Waste Not by Nicole Hamam
Original Medium: Digital art

About the Work:
The inspiration for my Designed to Recycle piece is a juxtaposition between the vibrant pop art of the 1960s and retro signage of the same era. The goal was to create an eye-catching design that would be seen at a distance, so a palette of bold, foundational screenprinting colors—cyan, magenta, yellow, and black—were chosen. The concept also plays a bit with the dirt and grit that is connected to this industry with the chosen colors and large, soft cherry blossoms.

The large messaging of WASTE NOT pushes the awareness of recycling as it is surrounded by aesthetic images of the Washington DC community and neighborhoods. A design without the words was also submitted.

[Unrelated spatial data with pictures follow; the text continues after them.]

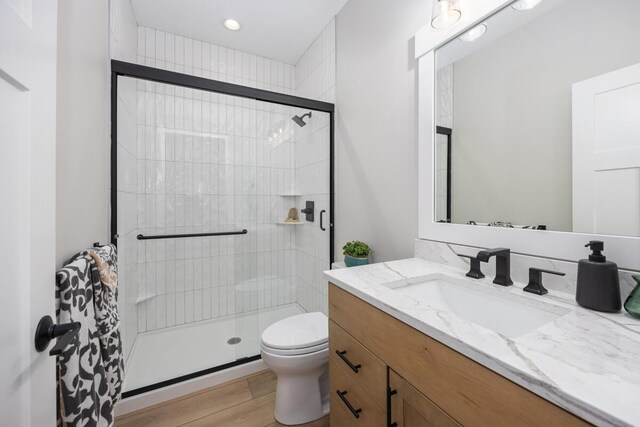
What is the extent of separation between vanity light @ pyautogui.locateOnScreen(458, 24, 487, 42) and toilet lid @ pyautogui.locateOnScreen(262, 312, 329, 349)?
1.59m

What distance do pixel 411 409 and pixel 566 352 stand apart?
0.38m

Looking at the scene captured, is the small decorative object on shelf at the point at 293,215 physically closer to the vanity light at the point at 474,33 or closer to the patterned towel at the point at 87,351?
the patterned towel at the point at 87,351

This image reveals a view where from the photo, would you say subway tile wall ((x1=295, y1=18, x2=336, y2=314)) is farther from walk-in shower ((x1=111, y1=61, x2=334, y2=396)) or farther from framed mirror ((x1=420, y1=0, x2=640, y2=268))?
framed mirror ((x1=420, y1=0, x2=640, y2=268))

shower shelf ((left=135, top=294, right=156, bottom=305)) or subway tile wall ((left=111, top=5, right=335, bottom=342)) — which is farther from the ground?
subway tile wall ((left=111, top=5, right=335, bottom=342))

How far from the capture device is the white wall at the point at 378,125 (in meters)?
1.39

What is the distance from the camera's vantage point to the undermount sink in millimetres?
761

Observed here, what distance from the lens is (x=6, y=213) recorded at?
1.55 ft

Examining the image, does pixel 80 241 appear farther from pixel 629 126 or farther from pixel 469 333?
pixel 629 126

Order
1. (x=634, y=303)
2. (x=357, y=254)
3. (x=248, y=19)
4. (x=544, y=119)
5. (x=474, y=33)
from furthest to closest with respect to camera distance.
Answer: (x=248, y=19)
(x=357, y=254)
(x=474, y=33)
(x=544, y=119)
(x=634, y=303)

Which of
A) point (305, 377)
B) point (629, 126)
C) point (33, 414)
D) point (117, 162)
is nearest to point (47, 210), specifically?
point (33, 414)

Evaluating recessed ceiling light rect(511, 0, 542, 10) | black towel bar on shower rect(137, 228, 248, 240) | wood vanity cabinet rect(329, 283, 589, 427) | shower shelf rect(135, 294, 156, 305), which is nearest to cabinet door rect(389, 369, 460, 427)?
wood vanity cabinet rect(329, 283, 589, 427)

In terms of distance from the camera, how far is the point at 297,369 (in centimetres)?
133

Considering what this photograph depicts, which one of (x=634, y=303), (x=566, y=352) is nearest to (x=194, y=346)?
(x=566, y=352)

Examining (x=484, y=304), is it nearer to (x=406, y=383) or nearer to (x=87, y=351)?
(x=406, y=383)
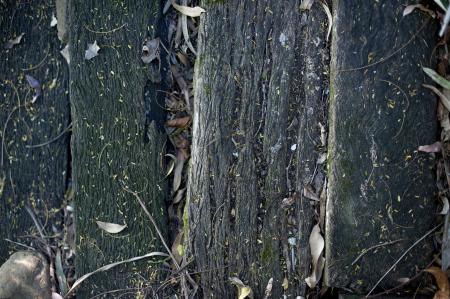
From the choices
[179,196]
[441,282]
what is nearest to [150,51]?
[179,196]

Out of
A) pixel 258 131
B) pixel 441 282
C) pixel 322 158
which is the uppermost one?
pixel 258 131

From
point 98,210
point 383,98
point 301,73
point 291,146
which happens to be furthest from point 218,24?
point 98,210

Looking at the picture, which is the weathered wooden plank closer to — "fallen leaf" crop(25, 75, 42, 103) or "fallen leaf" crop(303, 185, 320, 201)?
"fallen leaf" crop(303, 185, 320, 201)

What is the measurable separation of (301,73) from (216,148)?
48 centimetres

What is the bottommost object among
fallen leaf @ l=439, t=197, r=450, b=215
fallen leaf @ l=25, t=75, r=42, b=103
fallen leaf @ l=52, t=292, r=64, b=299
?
fallen leaf @ l=52, t=292, r=64, b=299

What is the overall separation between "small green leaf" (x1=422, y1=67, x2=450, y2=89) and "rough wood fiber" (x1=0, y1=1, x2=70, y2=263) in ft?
5.29

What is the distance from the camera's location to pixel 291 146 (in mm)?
2328

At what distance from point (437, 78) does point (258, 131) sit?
2.50 feet

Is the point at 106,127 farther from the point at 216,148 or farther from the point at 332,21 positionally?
the point at 332,21

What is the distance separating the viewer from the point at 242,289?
2318mm

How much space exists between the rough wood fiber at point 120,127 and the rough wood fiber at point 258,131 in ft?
0.81

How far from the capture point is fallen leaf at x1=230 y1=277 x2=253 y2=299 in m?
2.31

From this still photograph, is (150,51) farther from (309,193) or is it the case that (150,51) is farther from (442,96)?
(442,96)

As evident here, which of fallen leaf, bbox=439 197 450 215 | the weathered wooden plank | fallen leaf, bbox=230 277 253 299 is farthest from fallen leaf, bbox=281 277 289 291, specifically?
fallen leaf, bbox=439 197 450 215
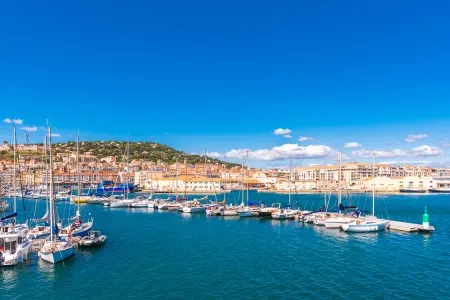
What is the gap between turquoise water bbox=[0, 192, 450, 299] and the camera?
20547mm

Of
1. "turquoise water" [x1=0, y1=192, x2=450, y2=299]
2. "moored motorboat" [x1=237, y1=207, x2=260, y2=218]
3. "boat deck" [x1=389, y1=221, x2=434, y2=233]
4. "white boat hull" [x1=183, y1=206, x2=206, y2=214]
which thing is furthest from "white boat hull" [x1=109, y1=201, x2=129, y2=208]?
"boat deck" [x1=389, y1=221, x2=434, y2=233]

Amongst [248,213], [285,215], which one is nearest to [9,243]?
[248,213]

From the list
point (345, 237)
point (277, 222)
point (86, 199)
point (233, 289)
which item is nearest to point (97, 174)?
point (86, 199)

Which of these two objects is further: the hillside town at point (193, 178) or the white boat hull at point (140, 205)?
the hillside town at point (193, 178)

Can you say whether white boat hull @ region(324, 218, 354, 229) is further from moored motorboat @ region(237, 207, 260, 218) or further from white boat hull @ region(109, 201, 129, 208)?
white boat hull @ region(109, 201, 129, 208)

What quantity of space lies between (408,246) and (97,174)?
134522 millimetres

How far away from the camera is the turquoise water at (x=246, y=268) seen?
20547 millimetres

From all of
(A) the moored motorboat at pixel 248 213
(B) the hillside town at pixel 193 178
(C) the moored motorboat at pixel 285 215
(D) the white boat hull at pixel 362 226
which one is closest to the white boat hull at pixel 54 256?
(D) the white boat hull at pixel 362 226

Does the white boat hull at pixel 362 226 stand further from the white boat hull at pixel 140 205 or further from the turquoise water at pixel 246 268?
the white boat hull at pixel 140 205

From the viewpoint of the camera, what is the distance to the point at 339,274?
23.9m

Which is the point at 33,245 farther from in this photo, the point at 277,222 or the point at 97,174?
the point at 97,174

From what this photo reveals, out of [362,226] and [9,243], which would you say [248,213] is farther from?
[9,243]

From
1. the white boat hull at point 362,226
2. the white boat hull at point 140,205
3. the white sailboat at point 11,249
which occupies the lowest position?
the white boat hull at point 140,205

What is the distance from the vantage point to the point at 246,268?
25.3 metres
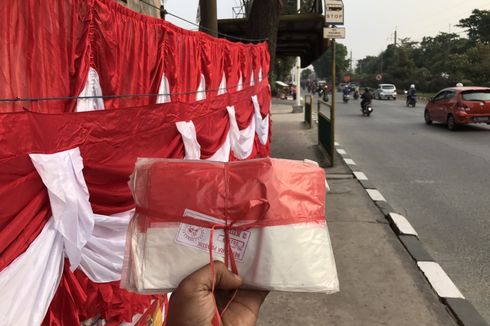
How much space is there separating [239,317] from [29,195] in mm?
969

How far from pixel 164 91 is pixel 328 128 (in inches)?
280

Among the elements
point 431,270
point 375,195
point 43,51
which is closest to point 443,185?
point 375,195

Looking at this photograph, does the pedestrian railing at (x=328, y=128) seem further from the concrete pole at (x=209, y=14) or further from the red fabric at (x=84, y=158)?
the red fabric at (x=84, y=158)

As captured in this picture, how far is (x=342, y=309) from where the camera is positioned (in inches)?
152

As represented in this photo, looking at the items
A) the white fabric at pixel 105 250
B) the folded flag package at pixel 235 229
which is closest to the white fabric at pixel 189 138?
the white fabric at pixel 105 250

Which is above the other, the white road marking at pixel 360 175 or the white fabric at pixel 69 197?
the white fabric at pixel 69 197

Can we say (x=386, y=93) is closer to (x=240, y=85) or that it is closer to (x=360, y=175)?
(x=360, y=175)

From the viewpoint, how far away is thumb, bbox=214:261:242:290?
1.44 metres

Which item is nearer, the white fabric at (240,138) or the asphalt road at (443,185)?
the asphalt road at (443,185)

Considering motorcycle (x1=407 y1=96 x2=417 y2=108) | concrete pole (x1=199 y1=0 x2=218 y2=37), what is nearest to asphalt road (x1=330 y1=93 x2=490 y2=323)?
concrete pole (x1=199 y1=0 x2=218 y2=37)

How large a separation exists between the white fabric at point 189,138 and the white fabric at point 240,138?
1.79 m

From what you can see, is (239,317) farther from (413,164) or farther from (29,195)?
(413,164)

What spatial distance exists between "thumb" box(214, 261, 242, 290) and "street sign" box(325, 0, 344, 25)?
8227 mm

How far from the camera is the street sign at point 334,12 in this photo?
352 inches
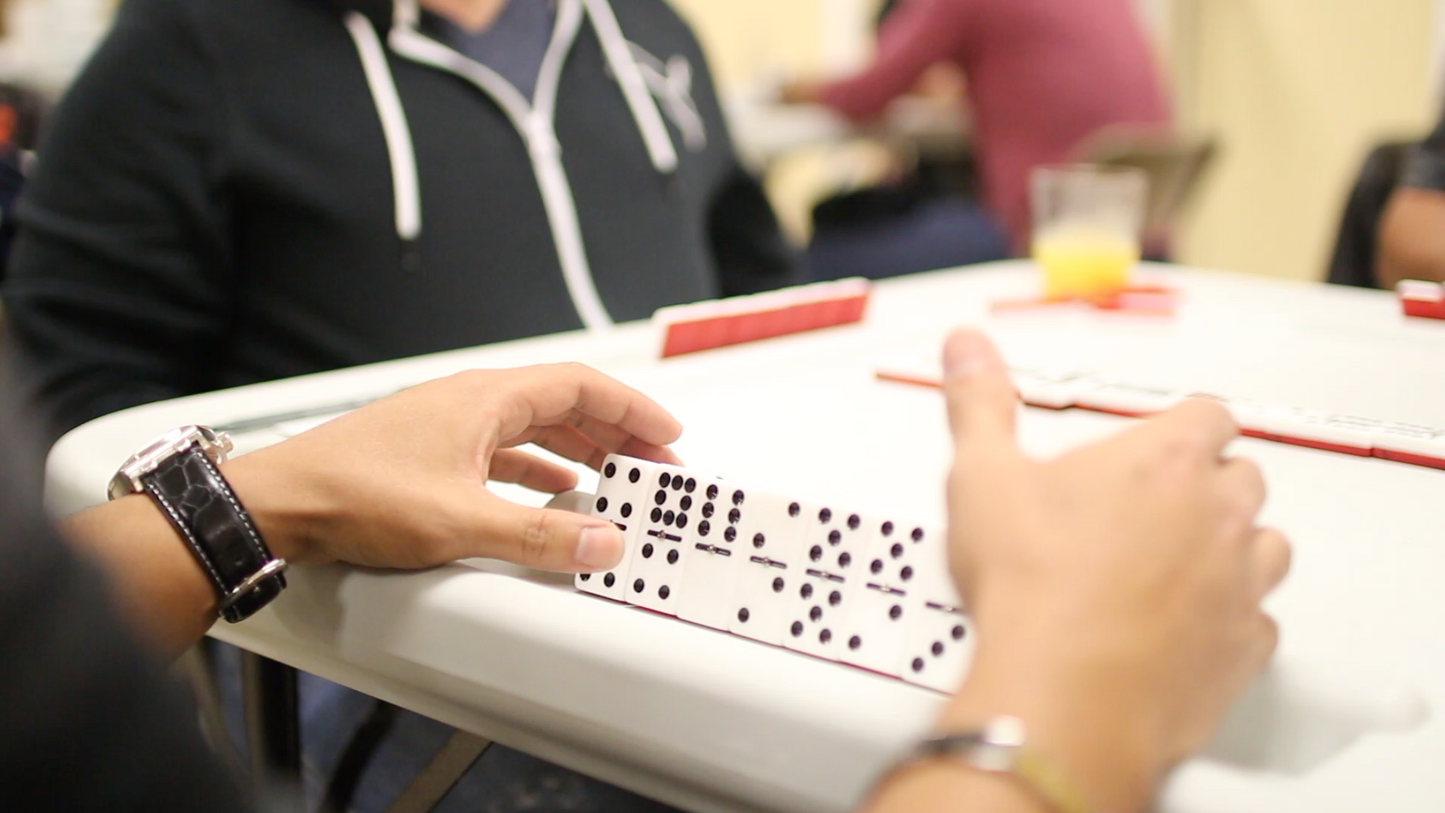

The piece was designed with the structure of the truck in mind, using the large, flat areas for the main message and recognizable community elements. The normal cleanliness and wear and tear of the vehicle were also one of the main design considerations. This design will hold up well—hiding dirt and scruffs—for the two-year lifespan.
 

Recycle Now! by Michael Marshall Design
Recycle Now! by Michael Marshall Design
Original Medium: Digital art

About the Work:
This design celebrates DC symbolism and uses a commercial feel to make a bold statement and impression. This simple, minimalistic design uses the flag, which appears to be draped over the truck, to inspire civic pride. The dynamic message: “Recycle Now!” urges residents and visitors to engage in recycling with an underlying message that it will directly impact the city they live in, work in, visit and love.
 

Fair Card Value by Michael Crossett
Original Medium: Digital art

 

About the Work:
I grew up in a military family with life always in motion. Living abroad gave me a fascination with urban life, different cultures, and contemporary design. Throughout my life, I photographed things that stood out from their surroundings and found a love for the magic of development. Today, my process includes digital photography and screen printing to capture and create the aesthetic that defines city life. As a mixed media artist, I see myself as an architect making new structures and compositions with elements of the past, familiar places, and everyday life marked with the passage of time and the force of change. My layered compositions juxtapose photography and historic imagery with relevant symbols and icons.